Objective. To investigate racial/ethnic differences in acute asthma among children who present to the emergency department (ED).

Method. We analyzed data from 2 prospective cohort studies performed during 1997–1998 as part of the Multicenter Airway Research Collaboration. Using a standardized protocol, researchers at 40 EDs in 18 US states provided 24-hour-per-day coverage for a median of 2 weeks per year. Children with acute asthma were interviewed in the ED and by telephone 2 weeks after discharge.

Results. Among 1095 patients, 679 (62%) were black, 256 (23%) were Hispanic, and 160 (15%) were white. Black and Hispanic children had greater histories of lifetime (63%, 64%, 46%) and past-year (34%, 31%, 14%) hospitalization and more ED visits in the past year (medians: 2, 3, 1). Asthma severity at ED presentation, ED management and course, hospitalization during the index visit, discharge prescriptions, and postdischarge outcomes were equivalent among all race/ethnic groups.

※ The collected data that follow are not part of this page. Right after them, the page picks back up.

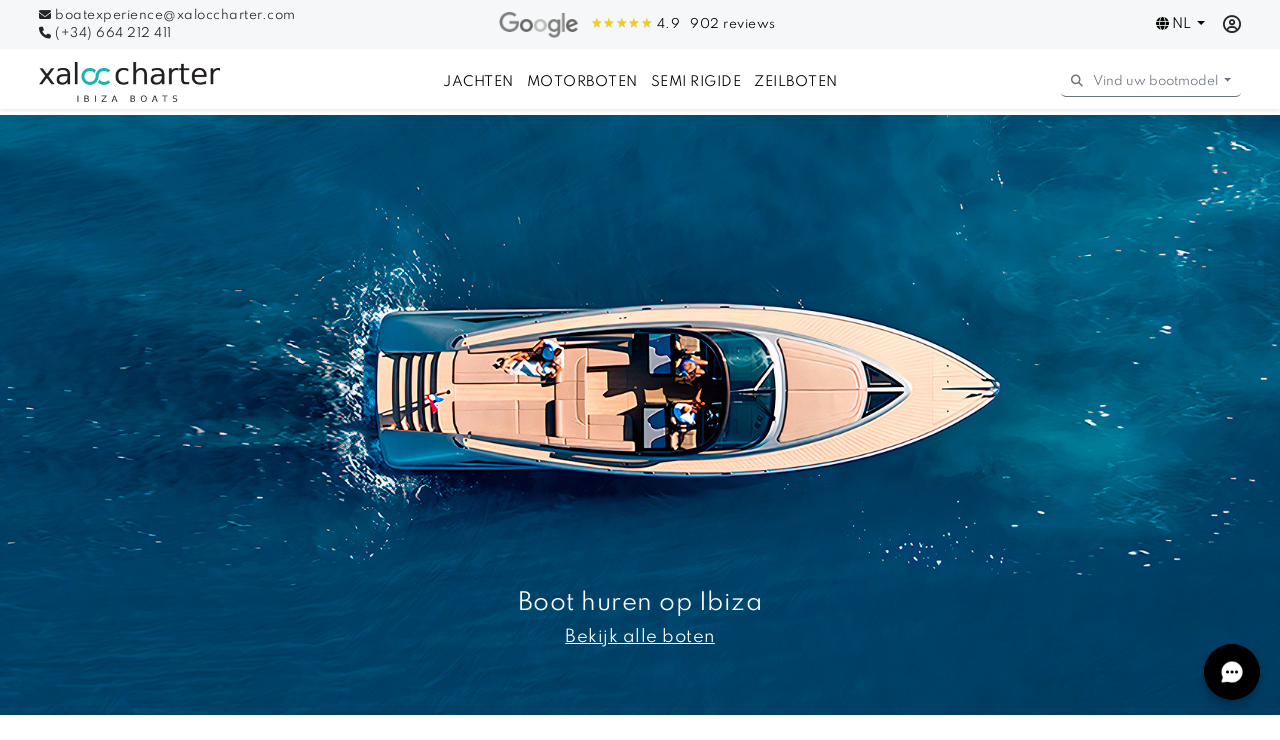

--- FILE ---
content_type: application/x-javascript; charset=utf-8
request_url: https://consent.cookiebot.com/154742a6-18ec-49bc-8c11-5c8bc5338c27/cc.js?renew=false&referer=www.xaloccharter.com&dnt=false&init=false
body_size: 216
content:
if(console){var cookiedomainwarning='Error: The domain WWW.XALOCCHARTER.COM is not authorized to show the cookie banner for domain group ID 154742a6-18ec-49bc-8c11-5c8bc5338c27. Please add it to the domain group in the Cookiebot Manager to authorize the domain.';if(typeof console.warn === 'function'){console.warn(cookiedomainwarning)}else{console.log(cookiedomainwarning)}};

--- FILE ---
content_type: application/x-javascript
request_url: https://consentcdn.cookiebot.com/consentconfig/154742a6-18ec-49bc-8c11-5c8bc5338c27/xaloccharter.com/configuration.js
body_size: 301
content:
CookieConsent.configuration.tags.push({id:137977495,type:"script",tagID:"",innerHash:"",outerHash:"",tagHash:"480298378790",url:"https://www.googletagmanager.com/gtag/js?id=G-B3TNY4TJM9",resolvedUrl:"https://www.googletagmanager.com/gtag/js?id=G-B3TNY4TJM9",cat:[4]});CookieConsent.configuration.tags.push({id:137977496,type:"script",tagID:"",innerHash:"",outerHash:"",tagHash:"2866886425963",url:"https://consent.cookiebot.com/uc.js",resolvedUrl:"https://consent.cookiebot.com/uc.js",cat:[1]});CookieConsent.configuration.tags.push({id:137977498,type:"script",tagID:"",innerHash:"",outerHash:"",tagHash:"14178868374760",url:"",resolvedUrl:"",cat:[4]});CookieConsent.configuration.tags.push({id:137977499,type:"iframe",tagID:"",innerHash:"",outerHash:"",tagHash:"15956214421723",url:"https://www.google.com/maps/embed?pb=!1m18!1m12!1m3!1d31206.66523282827!2d1.441177!3d38.917426!2m3!1f0!2f0!3f0!3m2!1i1024!2i768!4f13.1!3m3!1m2!1s0x1299414bbf6ad3bd%3A0xd055b78243df10b2!2sXaloc%20Charter%20%7C%20Ibiza%20Boats!5e0!3m2!1ses-ES!2ses!4v1706523845638!5m2!1ses-ES!2ses",resolvedUrl:"https://www.google.com/maps/embed?pb=!1m18!1m12!1m3!1d31206.66523282827!2d1.441177!3d38.917426!2m3!1f0!2f0!3f0!3m2!1i1024!2i768!4f13.1!3m3!1m2!1s0x1299414bbf6ad3bd%3A0xd055b78243df10b2!2sXaloc%20Charter%20%7C%20Ibiza%20Boats!5e0!3m2!1ses-ES!2ses!4v1706523845638!5m2!1ses-ES!2ses",cat:[2]});CookieConsent.configuration.tags.push({id:137977500,type:"script",tagID:"",innerHash:"",outerHash:"",tagHash:"2427280899742",url:"https://www.googletagmanager.com/gtag/js?id=AW-1036323175",resolvedUrl:"https://www.googletagmanager.com/gtag/js?id=AW-1036323175",cat:[4]});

Conclusion. Despite pronounced race/ethnicity-based differences in chronic asthma, all racial/ethnic groups exhibited similar acute asthma severity, ED management, and course. However, given that black and Hispanic children exhibited much higher admission histories and past ED use, the equivalence in inhaled corticosteroid prescriptions on discharge is a disconcerting pattern that mirrors previous literature on outpatient prescription practices. In addition to barriers attributable to socioeconomic factors, health care providers and policy makers should target equalizing deficiencies in preventive medication prescription practices.